Provably Beneficial AI
These arguments all seem kind of squishy and non-technical, but the nice thing about them is that they can be formalized in actual concrete mathematical terms. Even better, once formalized, we can use this mathematics to prove that a certain behavior will be beneficial to its owner. That is, given some amount of information about human preferences, our robot can have strong guarantees that its behavior does not run contrary to the owner’s values.
Does this guarantee that all robots will always behave in a way that benefits all people? No. If a nefarious human gives a robot the idea that, say, compliance with the law has negative value, the robot will still act accordingly. Even if a well-meaning human correctly programs their values, there’s no guarantee the robot won’t behave in a way that runs contrary to the values of some other person. The guarantees here are that the robot will not violate preferences that the owner has that the robot has only limited information about, which is a much more difficult, common, and dangerous problem.

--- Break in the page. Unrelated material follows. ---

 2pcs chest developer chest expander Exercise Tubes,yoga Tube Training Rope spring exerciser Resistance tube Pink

Since Russell started promoting this line of thought, a number of critics have pointed out that Russell is a person from a certain country, of a certain race and gender, with a certain religious inclination, and so on. Why should we trust him (or anyone) to put a system of values in place for our robot? It’s a sound argument, but it’s occasionally taken too far when these critics say that because no one can really be trusted, we should avoid Russell’s ideas, presumably to maintain some level of “neutrality” or that “it will do more harm than good to give a robot values”.

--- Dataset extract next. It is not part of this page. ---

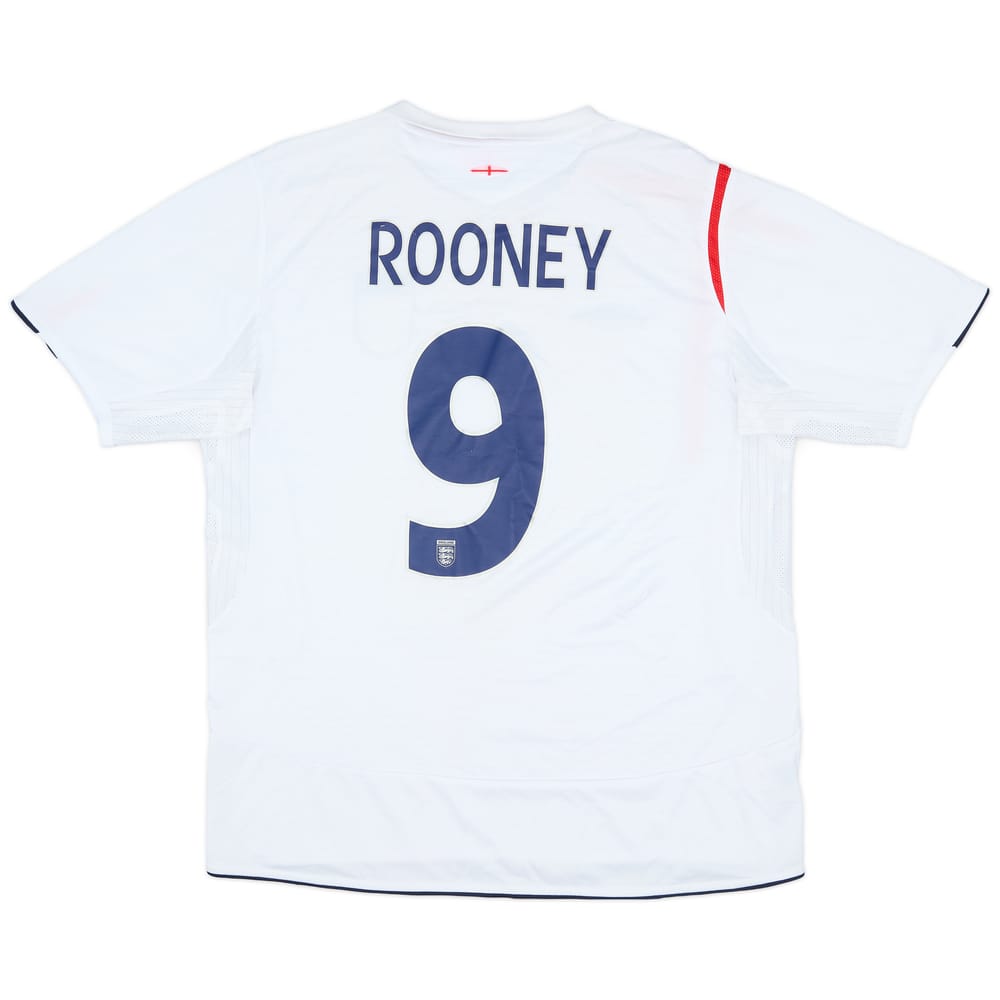 2005-07 England Home Shirt Rooney #9 - 7/10 - (XL)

It’s important to realize that any software with a goal (which is really to say, all software) is neutral in absolutely no meaningful way. Anything that takes action in the world has an implicit set of values that are absurdly far from anything approaching what we would recognize as “good”. The coffee fetching robot already has values that, as we’ve seen, are completely broken in a very well-defined sense.
The question isn’t whether we should all buy into the value system of the programmer as being the right ones, the question is whether the programmer’s values are better than the ones you’d get otherwise. Most people would probably agree that any human could do better than “by all means, use lethal force to acquire coffee.” The former isn’t perfect, but if you had to choose, you’d probably take it over the latter.
Reasons for Optimism
I was on a panel recently with Jorie Koster-Hale discussing the changes to society that pervasive AI will bring. We were talking about employment, but she had a hopeful perspective that I think applies here as well. She pointed out that there aren’t many strong reasons to believe this change will be much worse than past societal changes, and there are reasons to believe that it will be better.
While powerful AI does have the potential to be a destructive force, people like Dr. Russell are out ahead of it. Neither panic, nor denial, nor sanguine acceptance will produce anything useful. But by being precise about the problems that AI might have and what their solutions might look like, we have a real shot at creating something that will transform our lives for the better.